Edible mushrooms have long been recognised for their therapeutic potential, attributed to a range of medicinal properties like anti-tumour, antioxidant, immunomodulatory, anti-microbial, anti-inflammatory, cardiovascular-protective, cholesterol-lowering, anti-obesity, anti-diabetic, radical-scavenging, anti-fungal, anti-cancer, and various other health-promoting benefits (Fig. 1) (Wasser & Weis, 1999; Yadav & Negi, 2021). Health benefits of some mushroom species bioactive agents were tabulated in Table 1. The significance of incorporating mushrooms into the diet has become more than ever during the SARS-CoV-2 pandemic.
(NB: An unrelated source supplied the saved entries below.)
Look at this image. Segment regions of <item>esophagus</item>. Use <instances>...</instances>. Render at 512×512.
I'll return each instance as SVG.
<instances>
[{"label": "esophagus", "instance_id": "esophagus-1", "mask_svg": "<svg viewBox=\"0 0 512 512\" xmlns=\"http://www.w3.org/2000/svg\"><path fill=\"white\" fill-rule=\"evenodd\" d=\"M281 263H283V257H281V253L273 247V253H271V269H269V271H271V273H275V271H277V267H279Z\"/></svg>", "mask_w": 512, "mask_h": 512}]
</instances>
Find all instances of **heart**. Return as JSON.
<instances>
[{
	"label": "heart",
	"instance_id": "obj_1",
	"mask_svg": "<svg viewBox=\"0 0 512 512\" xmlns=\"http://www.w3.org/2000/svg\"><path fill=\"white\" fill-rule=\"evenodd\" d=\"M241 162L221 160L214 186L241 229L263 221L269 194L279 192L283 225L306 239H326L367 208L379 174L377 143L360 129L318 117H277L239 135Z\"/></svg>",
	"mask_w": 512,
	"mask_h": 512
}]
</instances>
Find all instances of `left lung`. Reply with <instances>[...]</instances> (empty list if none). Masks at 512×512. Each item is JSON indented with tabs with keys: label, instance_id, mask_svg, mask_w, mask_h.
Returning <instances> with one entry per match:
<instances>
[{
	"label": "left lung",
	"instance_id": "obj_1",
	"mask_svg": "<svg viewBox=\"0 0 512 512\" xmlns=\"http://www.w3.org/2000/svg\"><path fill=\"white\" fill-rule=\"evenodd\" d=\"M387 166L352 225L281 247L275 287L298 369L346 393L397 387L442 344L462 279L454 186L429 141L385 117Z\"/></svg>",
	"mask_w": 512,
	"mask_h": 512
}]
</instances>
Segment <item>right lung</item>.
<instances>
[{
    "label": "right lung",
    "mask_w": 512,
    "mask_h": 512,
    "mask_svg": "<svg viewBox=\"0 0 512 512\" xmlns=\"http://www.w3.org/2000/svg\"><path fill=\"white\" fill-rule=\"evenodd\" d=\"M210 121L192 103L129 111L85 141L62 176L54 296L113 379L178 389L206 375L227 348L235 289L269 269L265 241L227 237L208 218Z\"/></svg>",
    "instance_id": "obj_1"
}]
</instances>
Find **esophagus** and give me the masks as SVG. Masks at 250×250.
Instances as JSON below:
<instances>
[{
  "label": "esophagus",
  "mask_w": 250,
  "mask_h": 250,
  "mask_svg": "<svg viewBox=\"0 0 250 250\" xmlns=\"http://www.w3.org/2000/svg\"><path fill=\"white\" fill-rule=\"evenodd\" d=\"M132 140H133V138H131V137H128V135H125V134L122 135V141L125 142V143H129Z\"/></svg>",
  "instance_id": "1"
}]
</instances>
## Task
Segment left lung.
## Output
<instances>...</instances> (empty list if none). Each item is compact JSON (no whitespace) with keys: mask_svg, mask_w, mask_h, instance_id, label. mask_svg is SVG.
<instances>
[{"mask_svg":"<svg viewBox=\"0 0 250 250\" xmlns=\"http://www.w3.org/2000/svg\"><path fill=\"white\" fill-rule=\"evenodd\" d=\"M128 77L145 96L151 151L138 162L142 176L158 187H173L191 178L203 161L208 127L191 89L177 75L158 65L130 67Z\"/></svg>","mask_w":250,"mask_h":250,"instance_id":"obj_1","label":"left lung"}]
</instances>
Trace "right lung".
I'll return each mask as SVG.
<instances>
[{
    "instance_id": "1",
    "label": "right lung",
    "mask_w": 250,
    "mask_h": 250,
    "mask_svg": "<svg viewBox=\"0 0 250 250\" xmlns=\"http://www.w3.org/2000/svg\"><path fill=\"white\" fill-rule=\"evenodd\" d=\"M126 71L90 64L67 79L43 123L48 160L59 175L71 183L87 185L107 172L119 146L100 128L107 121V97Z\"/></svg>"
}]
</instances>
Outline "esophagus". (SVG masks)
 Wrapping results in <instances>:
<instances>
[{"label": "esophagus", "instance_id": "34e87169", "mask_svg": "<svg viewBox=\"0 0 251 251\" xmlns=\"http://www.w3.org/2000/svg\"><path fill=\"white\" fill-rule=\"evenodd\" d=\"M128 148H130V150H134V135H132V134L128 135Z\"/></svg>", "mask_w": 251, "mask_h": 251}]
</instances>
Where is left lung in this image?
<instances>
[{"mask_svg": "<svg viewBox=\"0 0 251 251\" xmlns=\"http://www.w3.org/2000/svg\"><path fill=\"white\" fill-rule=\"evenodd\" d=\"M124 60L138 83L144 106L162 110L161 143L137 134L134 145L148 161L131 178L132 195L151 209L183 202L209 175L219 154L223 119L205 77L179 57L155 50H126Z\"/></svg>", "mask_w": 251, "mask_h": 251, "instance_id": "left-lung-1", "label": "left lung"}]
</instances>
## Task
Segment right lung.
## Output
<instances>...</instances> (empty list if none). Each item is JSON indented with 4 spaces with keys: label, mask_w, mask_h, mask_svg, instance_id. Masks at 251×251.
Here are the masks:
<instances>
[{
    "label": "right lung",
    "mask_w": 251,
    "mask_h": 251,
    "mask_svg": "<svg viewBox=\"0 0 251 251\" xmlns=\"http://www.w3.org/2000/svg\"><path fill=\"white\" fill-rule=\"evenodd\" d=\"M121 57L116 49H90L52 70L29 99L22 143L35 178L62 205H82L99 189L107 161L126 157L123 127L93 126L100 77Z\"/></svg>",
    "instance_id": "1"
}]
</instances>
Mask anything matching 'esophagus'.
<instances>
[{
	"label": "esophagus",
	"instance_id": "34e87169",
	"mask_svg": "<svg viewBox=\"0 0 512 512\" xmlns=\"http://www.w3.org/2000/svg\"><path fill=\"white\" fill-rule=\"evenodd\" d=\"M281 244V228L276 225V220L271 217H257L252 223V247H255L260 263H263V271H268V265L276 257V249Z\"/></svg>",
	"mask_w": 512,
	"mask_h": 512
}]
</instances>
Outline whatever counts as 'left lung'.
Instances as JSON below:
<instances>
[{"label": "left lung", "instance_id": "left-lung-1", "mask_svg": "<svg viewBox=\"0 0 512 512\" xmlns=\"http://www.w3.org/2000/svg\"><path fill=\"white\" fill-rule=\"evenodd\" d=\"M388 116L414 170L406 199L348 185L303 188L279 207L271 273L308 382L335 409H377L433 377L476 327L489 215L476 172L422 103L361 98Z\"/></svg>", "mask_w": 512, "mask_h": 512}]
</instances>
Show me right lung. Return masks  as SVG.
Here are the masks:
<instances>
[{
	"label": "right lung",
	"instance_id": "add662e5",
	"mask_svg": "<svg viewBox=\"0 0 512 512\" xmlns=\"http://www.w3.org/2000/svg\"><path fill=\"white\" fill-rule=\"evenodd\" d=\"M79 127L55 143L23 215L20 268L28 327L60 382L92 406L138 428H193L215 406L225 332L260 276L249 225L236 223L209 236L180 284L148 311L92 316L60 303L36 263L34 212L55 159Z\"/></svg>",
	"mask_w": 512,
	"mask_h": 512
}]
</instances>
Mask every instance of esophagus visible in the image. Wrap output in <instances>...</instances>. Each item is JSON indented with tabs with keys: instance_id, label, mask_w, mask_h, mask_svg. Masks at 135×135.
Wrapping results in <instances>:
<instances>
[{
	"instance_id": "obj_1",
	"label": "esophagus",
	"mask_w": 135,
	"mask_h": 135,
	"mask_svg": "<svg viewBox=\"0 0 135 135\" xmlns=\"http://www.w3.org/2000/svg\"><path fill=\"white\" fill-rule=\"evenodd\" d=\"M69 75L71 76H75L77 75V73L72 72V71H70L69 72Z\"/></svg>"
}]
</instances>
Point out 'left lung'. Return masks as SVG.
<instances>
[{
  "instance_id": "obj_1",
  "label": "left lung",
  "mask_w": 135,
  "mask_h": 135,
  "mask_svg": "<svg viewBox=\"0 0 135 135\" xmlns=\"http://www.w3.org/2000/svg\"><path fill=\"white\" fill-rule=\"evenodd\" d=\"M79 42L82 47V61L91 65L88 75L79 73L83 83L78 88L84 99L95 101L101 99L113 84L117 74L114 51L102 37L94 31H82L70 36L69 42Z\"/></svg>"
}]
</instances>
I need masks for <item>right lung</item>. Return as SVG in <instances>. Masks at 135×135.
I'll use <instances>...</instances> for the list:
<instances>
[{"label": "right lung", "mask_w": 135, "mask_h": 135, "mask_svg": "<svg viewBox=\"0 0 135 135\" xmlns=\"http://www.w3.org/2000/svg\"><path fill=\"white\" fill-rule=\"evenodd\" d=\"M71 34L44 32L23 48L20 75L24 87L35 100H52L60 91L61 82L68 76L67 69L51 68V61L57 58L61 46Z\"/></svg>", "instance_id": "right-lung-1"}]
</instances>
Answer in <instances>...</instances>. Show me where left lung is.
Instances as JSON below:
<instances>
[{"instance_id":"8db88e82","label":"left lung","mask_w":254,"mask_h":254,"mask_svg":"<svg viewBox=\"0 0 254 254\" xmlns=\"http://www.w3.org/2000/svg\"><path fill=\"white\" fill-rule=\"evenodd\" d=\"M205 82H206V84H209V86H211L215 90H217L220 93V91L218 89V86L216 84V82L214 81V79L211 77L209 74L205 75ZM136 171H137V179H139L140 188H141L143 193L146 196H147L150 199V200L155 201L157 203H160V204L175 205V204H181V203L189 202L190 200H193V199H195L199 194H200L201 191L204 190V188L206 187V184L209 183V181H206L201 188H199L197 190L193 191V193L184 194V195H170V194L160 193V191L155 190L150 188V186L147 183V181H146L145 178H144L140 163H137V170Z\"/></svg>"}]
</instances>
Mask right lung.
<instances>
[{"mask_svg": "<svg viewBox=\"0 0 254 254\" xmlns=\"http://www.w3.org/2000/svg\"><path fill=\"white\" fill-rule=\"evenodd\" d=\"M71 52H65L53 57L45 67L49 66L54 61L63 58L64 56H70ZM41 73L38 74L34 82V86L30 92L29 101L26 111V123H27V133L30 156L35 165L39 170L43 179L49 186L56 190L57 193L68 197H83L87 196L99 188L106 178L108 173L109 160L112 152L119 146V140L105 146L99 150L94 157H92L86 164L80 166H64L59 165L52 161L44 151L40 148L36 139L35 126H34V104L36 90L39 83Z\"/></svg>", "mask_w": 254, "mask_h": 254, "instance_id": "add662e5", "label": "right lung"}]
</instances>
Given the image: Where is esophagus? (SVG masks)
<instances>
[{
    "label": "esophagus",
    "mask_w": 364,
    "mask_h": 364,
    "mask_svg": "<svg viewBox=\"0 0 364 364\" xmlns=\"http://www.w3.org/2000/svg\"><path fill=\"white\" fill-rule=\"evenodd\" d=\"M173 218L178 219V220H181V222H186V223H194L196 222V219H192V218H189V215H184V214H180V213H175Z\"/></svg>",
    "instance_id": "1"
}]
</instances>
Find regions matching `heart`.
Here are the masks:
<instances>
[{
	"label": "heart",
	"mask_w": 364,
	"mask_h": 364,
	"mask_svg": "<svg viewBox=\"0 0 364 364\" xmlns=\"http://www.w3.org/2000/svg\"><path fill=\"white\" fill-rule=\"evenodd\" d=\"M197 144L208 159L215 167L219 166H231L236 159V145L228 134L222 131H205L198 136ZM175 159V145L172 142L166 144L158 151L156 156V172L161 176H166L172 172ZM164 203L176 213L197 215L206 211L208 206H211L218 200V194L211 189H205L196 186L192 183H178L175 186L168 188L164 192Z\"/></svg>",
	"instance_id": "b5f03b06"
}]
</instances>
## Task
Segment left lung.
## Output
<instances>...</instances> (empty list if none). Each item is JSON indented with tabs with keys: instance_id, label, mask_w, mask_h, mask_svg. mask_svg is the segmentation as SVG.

Regular consumption of natural products like Inonotus obliquus, Lentinula edodes, and Grifola frondosa, known for their potent antiviral and anti-inflammatory properties, can help mitigate the effects of SARS-CoV-2 and support the body’s defence against the virus (Shahzad, Anderson, & Najafzadeh, 2020).
Mushroom or fungal protein is considered superior to bacterial and vegetable proteins for several reasons; unlike the strong beany flavour of soy protein, fungal protein offers appealing, mild, umami-rich mushroom flavour; texture is naturally soft and smooth but can be easily modified through cooking to replicate the juicy, firm texture of meat; mushroom mycoproteins are initially bland and colourless; they can be enhanced to resemble a variety of meats, such as chicken or ham, with added flavour and colour; and additionally, mushroom provides significant health benefits, including anti-tumour properties, making fungal protein a nutritionally superior and versatile alternative to plant or animal meat (Rousta et al., 2021; Singh & Sit, 2022).
Mushroom proteins, an alternative to animal-based protein, offer complete nutritional attributes like EAAs profile, vitamins (B complex and D), minerals, and its therapeutic properties, which can fulfill RDA (Recommended Dietary Allowance) requirements and an ideal idea for the development of potential meat analogues. Therefore, this review explores the potential of mushrooms as an alternative source for meat analogues.